### [Excerpt from a dataset]
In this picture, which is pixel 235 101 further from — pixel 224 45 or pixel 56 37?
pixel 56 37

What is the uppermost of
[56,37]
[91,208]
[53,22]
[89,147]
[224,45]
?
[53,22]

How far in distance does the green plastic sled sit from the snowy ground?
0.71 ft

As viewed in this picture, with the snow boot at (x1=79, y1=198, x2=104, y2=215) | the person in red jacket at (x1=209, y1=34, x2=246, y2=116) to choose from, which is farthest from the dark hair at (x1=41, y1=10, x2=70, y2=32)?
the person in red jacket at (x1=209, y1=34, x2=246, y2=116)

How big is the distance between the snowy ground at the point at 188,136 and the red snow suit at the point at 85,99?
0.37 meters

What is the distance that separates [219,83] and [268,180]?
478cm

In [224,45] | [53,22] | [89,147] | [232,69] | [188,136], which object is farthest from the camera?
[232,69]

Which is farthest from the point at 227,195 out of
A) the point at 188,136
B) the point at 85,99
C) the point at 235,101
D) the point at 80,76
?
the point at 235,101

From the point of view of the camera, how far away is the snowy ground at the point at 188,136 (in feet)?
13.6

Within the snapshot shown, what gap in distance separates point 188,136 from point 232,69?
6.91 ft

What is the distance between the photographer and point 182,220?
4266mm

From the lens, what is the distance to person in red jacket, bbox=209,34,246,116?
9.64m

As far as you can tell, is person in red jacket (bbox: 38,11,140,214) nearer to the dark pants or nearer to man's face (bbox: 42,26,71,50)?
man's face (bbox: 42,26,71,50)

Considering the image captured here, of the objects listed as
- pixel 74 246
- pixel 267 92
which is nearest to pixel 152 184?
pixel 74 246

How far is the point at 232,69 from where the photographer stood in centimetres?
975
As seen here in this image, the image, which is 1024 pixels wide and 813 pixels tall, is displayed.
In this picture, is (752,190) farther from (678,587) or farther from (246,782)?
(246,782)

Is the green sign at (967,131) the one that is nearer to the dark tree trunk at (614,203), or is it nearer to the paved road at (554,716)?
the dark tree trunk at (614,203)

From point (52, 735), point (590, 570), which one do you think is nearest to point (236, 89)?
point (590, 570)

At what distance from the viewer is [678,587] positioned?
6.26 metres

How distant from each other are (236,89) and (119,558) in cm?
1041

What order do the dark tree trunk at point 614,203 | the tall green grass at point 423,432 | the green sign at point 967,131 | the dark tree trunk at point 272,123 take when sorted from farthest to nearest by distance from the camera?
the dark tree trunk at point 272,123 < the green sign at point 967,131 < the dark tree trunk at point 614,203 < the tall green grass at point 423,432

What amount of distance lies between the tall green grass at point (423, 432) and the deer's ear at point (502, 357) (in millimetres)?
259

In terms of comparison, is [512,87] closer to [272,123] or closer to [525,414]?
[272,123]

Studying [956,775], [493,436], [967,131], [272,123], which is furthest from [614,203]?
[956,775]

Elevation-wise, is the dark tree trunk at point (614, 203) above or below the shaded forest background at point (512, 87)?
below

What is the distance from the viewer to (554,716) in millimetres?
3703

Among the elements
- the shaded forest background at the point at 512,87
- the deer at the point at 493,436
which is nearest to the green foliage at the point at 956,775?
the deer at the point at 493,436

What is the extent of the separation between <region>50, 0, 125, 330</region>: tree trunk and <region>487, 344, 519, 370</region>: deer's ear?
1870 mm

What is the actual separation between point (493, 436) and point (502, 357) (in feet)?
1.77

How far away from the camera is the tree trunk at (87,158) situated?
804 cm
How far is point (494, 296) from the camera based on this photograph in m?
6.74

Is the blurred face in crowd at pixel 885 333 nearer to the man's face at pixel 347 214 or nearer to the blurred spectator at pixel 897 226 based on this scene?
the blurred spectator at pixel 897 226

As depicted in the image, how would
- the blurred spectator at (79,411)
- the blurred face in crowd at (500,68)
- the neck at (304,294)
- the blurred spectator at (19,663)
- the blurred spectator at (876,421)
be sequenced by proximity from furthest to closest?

---

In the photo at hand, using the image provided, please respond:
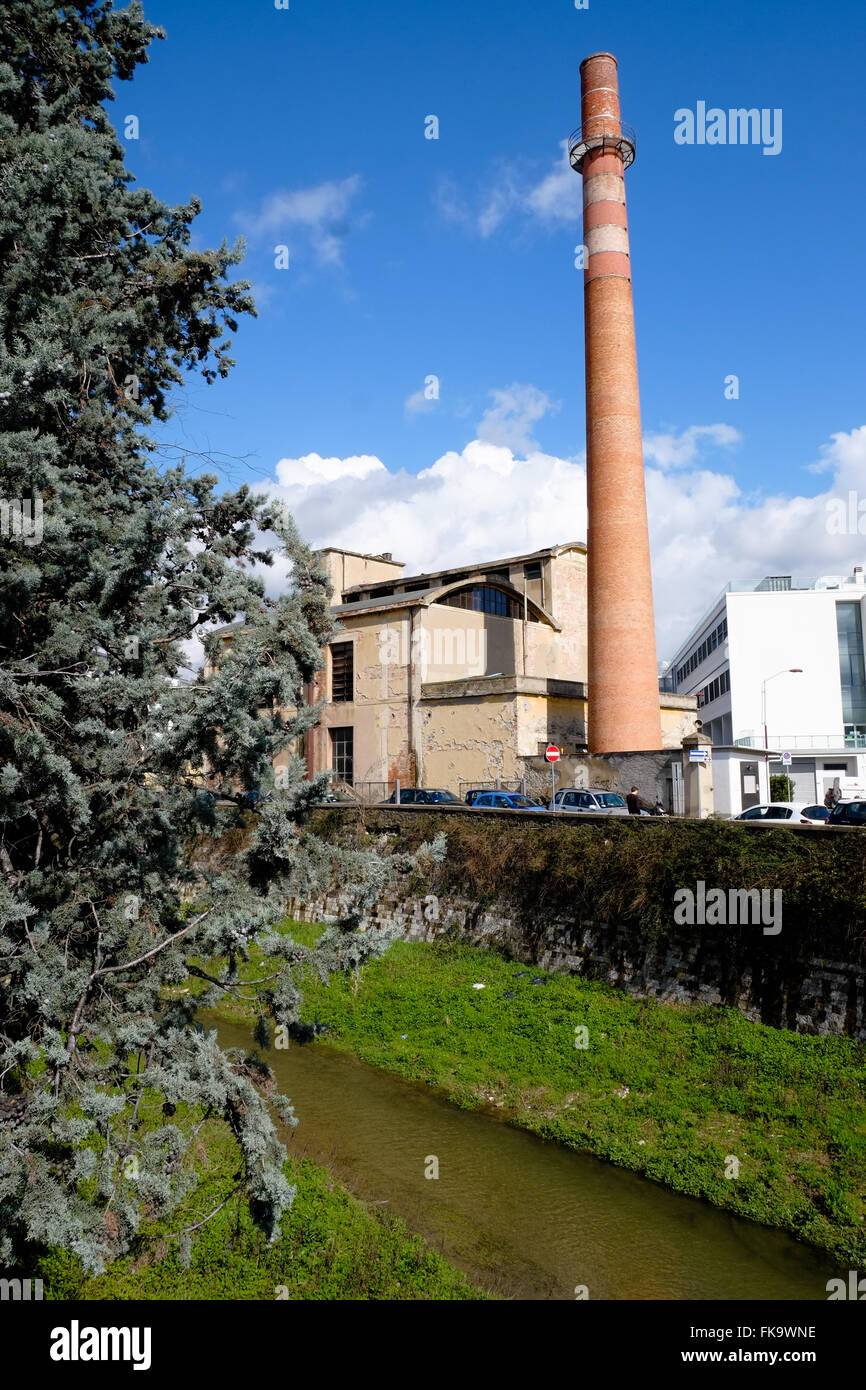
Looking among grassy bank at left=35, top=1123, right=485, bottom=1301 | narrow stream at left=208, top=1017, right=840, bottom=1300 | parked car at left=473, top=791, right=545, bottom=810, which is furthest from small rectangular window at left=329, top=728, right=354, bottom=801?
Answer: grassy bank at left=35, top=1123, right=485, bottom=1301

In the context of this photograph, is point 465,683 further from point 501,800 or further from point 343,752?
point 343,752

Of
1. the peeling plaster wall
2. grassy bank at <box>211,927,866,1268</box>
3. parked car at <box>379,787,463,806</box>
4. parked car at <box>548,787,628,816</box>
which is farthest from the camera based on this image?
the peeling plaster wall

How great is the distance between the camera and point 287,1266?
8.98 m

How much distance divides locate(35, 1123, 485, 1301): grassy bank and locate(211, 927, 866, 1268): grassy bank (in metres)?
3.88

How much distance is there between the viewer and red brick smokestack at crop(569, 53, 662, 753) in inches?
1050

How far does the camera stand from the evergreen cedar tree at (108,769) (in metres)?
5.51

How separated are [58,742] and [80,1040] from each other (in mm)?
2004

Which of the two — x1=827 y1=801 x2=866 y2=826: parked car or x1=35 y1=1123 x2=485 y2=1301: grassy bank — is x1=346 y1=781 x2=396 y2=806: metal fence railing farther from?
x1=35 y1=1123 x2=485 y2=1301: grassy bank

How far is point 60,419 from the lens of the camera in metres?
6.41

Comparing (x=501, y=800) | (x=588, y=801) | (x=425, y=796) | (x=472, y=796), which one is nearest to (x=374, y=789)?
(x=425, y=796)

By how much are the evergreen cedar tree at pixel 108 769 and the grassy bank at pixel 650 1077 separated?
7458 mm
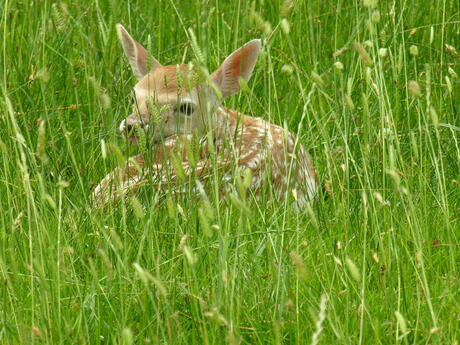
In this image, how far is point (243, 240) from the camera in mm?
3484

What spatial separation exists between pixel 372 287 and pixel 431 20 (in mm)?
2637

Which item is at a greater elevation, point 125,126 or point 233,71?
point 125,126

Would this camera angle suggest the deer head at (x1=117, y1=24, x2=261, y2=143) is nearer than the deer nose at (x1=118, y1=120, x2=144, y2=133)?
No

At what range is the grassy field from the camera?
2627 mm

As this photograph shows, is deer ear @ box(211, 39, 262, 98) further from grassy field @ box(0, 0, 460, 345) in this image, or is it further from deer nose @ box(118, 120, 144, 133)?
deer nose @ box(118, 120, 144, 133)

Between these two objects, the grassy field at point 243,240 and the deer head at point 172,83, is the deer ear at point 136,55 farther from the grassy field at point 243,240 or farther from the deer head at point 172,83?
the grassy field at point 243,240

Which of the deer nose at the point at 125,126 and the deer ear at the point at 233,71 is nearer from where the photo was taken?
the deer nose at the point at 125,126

### [What the task asks]
Report every line of the rows above that contains the word "millimetres", copying each one in full.

### [Answer in full]
What amount of distance lies between the tall green grass at point (423, 432) and the deer's ear at point (502, 357) (in millimetres)?
What is the distance from the viewer to (554,716) in millimetres?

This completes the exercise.